Sheffield Hallam University, Sheffield, United Kingdom.
University of Nottingham, Nottingham, United Kingdom.
PLoS One. 2024 Oct 15;19(10):e0311977. doi: 10.1371/journal.pone.0311977. eCollection 2024.
To explore neonatal assessments that include an element of evaluating skin colour in neonates of black, Asian and minority ethnicities, focusing on the Apgar score, presence of cyanosis and presence of jaundice.
We employed focused ethnography involving diverse healthcare professionals (HCPs) and parents or caregivers with Black, Asian, or ethnic minority children born in the last five years. Zoom interviews were performed following a semi-structured interview guide. Ethnographic data analysis was conducted using NVivo software.
There was a lack of consistency in how HCPs applied the Apgar scores, which also varied from textbook guidelines. The use of pink as a skin colour descriptor for ethnic minority neonates created a divide among both parents and HCPs. HCPs relied more heavily on other elements of the Apgar score or infant breathing and crying at birth to gauge infant wellness. When identifying cyanosis, HCPs depend on specific body locations for accurate assessment of oxygenation, but the limitations of visual assessment are acknowledged. For jaundice, most HCPs recognised the difficulty in identifying the colour yellow in infants with darker skin tones. HCPs focussed on yellowing of the sclera and gums and other well-being assessments to detect jaundice. Some interviewed parents noticed jaundice in their infants before HCPs but felt they were not listened to when raising concerns. HCPs acknowledged the need for additional training to effectively assess the health of ethnic minority infants.

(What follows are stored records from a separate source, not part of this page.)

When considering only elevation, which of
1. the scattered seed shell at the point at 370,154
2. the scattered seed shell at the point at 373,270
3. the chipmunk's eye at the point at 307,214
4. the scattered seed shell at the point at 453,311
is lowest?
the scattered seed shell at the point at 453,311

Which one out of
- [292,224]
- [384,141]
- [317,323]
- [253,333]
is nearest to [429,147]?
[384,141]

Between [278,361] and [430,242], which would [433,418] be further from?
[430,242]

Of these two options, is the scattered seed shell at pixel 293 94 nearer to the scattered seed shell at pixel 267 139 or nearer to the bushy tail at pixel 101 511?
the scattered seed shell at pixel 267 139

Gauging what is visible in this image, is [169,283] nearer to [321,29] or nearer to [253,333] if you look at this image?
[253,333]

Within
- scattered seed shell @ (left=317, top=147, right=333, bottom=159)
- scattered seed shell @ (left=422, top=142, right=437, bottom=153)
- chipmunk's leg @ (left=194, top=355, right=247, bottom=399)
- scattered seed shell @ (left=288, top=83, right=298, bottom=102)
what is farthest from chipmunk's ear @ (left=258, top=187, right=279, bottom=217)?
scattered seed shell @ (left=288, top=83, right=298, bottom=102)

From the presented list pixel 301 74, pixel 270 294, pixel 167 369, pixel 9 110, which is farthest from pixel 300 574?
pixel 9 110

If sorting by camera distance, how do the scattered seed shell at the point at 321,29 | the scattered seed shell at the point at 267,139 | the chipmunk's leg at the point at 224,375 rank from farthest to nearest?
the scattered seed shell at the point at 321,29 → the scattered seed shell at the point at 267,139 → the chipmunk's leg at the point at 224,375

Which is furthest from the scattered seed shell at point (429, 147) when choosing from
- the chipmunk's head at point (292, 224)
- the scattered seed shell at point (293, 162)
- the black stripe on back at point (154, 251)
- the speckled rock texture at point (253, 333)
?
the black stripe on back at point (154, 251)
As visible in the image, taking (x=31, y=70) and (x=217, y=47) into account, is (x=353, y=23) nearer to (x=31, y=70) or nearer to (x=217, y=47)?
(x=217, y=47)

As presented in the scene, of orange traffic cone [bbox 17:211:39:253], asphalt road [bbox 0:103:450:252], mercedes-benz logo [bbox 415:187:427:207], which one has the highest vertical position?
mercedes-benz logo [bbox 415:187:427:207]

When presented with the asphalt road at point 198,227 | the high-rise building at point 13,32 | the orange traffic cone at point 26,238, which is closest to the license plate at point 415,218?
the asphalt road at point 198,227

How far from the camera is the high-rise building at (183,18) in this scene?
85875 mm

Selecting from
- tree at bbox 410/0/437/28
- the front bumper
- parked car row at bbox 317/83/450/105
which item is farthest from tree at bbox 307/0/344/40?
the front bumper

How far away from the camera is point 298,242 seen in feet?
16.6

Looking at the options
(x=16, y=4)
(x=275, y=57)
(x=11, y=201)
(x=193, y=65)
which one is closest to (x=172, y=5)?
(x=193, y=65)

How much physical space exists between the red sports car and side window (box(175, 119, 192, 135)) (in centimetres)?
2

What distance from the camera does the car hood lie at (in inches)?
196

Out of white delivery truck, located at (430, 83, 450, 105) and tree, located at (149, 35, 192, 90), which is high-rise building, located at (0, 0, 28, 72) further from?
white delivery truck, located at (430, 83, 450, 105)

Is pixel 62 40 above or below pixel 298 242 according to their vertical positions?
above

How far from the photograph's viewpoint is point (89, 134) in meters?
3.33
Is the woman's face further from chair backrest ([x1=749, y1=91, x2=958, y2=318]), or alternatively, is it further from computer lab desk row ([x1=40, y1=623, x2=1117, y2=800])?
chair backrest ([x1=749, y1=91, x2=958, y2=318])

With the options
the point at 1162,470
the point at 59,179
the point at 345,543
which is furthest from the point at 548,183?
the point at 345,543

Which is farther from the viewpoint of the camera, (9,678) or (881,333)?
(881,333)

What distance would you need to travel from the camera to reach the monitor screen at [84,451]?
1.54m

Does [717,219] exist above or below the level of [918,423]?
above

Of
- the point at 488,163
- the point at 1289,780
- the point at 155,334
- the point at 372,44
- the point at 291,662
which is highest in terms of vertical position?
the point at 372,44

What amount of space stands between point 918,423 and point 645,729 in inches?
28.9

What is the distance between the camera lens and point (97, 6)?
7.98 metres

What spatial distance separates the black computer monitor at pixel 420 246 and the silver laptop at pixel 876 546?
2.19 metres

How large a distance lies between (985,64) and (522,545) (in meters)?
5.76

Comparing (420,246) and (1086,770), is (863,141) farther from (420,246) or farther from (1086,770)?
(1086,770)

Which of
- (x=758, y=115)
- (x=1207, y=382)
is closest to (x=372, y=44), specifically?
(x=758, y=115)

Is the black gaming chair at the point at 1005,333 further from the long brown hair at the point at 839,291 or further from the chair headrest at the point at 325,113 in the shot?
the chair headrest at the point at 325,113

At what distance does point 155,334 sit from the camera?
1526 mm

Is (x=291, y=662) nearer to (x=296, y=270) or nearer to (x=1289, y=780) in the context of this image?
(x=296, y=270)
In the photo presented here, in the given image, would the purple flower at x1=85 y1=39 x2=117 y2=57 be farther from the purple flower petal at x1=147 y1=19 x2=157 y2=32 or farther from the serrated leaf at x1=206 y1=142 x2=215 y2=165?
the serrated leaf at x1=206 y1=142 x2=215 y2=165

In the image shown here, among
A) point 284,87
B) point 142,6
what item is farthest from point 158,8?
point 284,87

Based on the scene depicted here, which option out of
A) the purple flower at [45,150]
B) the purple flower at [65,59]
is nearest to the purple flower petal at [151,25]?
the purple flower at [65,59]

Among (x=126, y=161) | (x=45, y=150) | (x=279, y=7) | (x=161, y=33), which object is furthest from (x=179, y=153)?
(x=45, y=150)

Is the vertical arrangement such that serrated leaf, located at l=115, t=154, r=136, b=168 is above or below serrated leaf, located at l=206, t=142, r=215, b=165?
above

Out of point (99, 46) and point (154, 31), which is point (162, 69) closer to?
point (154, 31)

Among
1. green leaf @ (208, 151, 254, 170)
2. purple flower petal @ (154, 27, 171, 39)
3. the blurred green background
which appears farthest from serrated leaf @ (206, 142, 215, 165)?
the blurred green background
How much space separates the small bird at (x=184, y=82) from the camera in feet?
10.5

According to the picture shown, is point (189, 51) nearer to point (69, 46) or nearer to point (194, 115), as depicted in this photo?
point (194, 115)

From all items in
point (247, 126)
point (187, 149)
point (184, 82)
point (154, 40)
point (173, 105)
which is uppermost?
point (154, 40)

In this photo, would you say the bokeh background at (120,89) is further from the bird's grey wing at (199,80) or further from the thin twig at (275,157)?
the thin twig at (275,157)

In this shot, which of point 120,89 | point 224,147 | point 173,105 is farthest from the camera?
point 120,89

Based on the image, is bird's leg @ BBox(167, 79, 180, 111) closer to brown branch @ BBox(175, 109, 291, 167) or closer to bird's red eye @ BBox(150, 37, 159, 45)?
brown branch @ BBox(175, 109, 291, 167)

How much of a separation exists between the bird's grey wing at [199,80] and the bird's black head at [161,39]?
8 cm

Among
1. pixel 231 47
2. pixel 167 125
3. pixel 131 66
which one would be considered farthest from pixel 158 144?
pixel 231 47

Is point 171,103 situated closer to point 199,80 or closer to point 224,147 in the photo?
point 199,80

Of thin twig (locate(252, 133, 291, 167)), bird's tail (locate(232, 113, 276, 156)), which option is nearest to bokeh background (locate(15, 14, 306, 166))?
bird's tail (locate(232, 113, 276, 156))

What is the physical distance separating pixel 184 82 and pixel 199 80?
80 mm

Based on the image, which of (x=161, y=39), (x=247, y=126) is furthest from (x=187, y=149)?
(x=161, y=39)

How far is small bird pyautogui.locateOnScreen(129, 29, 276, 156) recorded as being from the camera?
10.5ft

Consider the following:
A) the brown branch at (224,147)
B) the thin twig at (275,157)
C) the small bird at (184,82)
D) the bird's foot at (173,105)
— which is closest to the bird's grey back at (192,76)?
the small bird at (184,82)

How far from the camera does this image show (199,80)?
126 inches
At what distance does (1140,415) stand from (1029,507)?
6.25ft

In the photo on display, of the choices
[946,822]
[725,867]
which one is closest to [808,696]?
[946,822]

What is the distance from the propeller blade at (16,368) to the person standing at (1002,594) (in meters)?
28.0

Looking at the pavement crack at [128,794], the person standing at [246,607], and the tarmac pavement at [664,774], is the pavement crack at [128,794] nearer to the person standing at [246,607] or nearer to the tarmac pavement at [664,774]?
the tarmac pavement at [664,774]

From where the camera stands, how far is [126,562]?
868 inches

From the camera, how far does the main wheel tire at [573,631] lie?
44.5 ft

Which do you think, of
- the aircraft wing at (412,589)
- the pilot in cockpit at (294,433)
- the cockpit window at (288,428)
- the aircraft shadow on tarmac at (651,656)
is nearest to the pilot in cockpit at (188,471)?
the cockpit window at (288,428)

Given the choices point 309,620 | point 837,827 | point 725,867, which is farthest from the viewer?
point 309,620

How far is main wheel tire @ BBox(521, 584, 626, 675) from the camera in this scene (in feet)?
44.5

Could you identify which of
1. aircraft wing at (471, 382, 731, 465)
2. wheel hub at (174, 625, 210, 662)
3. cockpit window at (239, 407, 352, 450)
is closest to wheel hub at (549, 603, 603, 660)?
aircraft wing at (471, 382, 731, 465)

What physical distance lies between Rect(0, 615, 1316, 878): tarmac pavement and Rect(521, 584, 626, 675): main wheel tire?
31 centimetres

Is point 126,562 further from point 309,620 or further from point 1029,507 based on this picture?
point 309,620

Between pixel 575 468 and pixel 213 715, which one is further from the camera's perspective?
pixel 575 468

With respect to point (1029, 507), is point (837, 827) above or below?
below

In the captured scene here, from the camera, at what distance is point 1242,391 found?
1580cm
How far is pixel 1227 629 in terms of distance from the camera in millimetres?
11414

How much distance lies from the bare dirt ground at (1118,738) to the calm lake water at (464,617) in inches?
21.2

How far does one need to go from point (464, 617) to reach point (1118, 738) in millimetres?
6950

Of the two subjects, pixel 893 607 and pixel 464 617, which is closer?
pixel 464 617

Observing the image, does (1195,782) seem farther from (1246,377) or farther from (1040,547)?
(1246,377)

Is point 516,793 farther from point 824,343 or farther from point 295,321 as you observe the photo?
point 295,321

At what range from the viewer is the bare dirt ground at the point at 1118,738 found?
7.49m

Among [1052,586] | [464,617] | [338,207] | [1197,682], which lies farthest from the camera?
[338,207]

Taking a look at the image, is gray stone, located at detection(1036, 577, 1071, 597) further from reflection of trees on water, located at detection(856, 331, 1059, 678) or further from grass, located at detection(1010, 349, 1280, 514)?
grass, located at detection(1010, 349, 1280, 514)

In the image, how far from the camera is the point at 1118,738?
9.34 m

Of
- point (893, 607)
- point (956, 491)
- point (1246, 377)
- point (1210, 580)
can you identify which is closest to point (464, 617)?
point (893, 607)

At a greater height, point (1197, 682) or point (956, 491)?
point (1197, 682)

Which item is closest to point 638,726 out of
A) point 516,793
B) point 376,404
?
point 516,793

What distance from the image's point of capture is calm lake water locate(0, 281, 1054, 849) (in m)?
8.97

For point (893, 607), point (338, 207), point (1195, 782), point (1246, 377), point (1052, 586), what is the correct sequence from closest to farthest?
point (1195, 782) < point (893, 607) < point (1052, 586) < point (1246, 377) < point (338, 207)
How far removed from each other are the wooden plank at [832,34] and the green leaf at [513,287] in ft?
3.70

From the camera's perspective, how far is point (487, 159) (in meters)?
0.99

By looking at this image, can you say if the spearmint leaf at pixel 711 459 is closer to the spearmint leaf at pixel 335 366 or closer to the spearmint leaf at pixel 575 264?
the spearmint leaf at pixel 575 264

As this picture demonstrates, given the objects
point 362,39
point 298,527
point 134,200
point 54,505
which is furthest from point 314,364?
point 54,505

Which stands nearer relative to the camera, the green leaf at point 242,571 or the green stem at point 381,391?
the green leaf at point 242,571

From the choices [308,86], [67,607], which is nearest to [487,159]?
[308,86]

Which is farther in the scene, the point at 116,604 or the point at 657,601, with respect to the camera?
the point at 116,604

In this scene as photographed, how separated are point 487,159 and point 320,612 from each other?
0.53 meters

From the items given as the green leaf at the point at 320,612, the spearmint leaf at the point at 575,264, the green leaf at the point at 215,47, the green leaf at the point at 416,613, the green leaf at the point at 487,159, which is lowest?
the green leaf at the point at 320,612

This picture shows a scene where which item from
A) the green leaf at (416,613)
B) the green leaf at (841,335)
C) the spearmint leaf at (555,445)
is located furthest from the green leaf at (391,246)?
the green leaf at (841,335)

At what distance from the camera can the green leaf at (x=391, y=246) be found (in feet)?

This study highlights disparities in neonatal health assessment from the perspectives of healthcare professionals and parents from diverse backgrounds. Varied practices in determining the Apgar score and recognising cyanosis and jaundice signal the need for standardised protocols, appropriate educational materials, and targeted training. Addressing these challenges is vital for equitable care, emphasising comprehensive training and bias mitigation efforts in maternal and neonatal healthcare.
探讨包括评估黑人、亚洲和少数族裔新生儿肤色在内的新生儿评估方法,重点关注阿普加评分、发绀和黄疸的存在。
我们采用了聚焦民族志方法,涉及来自不同背景的医疗保健专业人员(HCP)和在过去五年内生育了黑人、亚洲或少数族裔儿童的父母或照顾者。Zoom 访谈在半结构化访谈指南的指导下进行。使用 NVivo 软件对民族志数据进行了分析。
HCP 应用阿普加评分的方式缺乏一致性,而且与教科书指南也存在差异。将粉红色用作少数民族新生儿的肤色描述符,在父母和 HCP 之间造成了分歧。HCP 更多地依赖阿普加评分的其他要素或婴儿出生时的呼吸和哭声来评估婴儿的健康状况。在识别发绀时,HCP 依赖于特定的身体部位来准确评估氧合情况,但也承认视觉评估的局限性。对于黄疸,大多数 HCP 认识到在肤色较深的婴儿中识别黄色的困难。HCP 专注于巩膜和牙龈的变黄以及其他健康评估来检测黄疸。一些接受采访的父母在 HCP 之前就注意到他们的婴儿有黄疸,但当提出担忧时,他们感到自己没有被倾听。HCP 承认需要额外的培训,以有效地评估少数族裔婴儿的健康状况。
本研究从不同背景的医疗保健专业人员和父母的角度强调了新生儿健康评估中的差异。在确定阿普加评分以及识别发绀和黄疸方面的不同做法表明需要标准化的方案、适当的教育材料和有针对性的培训。解决这些挑战对于公平护理至关重要,强调在产妇和新生儿保健方面进行全面培训和减轻偏见的努力。